The low drop out voltage and low quiescent current in a small nearly self contained package makes it good for battery use and medium current supplies when using external power supplies. It is unlikely you will exceed the 500mA output with a battery so there is plenty of room for most current needs when using a battery.
For larger current needs you will have to look at more complex switchers probably using an wall power supplied input which will be a long and painful exercise or you can just buy a supply. Complete switching supplies the feed from wall AC can be bought pretty cheap these days so say yourself the time.
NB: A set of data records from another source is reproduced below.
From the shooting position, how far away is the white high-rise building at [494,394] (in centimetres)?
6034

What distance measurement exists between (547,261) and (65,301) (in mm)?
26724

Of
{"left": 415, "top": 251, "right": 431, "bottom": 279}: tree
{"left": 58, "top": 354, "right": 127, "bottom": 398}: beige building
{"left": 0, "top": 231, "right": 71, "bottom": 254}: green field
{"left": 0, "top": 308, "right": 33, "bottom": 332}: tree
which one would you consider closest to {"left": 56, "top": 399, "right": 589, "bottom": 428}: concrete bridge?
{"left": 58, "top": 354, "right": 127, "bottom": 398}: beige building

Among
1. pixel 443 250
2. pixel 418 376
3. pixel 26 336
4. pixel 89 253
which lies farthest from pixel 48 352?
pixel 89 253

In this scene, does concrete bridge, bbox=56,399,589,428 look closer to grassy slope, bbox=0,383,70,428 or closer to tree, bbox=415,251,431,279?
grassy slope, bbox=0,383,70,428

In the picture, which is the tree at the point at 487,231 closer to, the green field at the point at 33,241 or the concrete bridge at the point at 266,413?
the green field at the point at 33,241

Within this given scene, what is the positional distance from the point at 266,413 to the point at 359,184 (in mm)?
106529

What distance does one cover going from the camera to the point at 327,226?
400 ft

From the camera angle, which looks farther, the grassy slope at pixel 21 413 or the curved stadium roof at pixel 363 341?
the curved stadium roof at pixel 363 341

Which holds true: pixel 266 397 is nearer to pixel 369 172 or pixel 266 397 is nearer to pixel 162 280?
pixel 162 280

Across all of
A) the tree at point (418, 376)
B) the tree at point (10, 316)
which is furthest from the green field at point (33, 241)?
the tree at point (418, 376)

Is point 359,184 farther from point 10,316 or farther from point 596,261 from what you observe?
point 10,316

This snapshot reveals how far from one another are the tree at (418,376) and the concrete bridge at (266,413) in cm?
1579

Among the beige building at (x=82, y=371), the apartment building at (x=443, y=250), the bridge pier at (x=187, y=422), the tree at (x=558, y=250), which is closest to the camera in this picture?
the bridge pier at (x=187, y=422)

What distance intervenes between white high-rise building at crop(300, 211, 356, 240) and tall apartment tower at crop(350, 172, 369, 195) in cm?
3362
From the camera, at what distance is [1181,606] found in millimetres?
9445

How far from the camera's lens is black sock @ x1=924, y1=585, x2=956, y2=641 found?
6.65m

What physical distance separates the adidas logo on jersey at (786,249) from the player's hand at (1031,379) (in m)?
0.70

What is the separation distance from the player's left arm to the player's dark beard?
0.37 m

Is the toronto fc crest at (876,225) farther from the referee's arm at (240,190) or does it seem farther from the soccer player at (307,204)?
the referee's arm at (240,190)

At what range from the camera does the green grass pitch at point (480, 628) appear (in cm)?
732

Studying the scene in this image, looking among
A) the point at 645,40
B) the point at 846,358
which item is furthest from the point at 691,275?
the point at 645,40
They come already safety approved with lots of nice features that you don't have to add yourself if you were designing the supply from scratch.
For their cost, complexity, limitations, and sometimes difficulty in locating it is not worth the bother with charge pumps for our application. You might as well use a switching regulator.
This may be the time we have "the talk". No not about that. About something more important then that. We are going to talk about decoupling in very quick detail. You'll hear about decoupling talked about in digital designs.
Decoupling is putting a small capacitor near the IC on the power rails, meaning from positive supply to ground. The capacitor removes higher frequency noise from the power feeding the IC. Another, and often more important, function is the capacitor cuts down on noise and spikes caused by the fast and sudden switching of the IC which can effect the operation of the system. Without the capacitor when the IC switches states it may pull current all the way back to the voltage regulator very quickly causing a power spike in the system. To prevent this a small capacitor near the IC will serve as a "mini-battery" so when the IC switches states it will get the current it needs from the nearest source, that being the capacitor, so it will not need to go all the way to the voltage regulator that feeds the rest of the circuit. That is why the capacitor should be as close as possible to the IC.
Ceramic capacitors of 0.01uF to 0.1uF are usually used.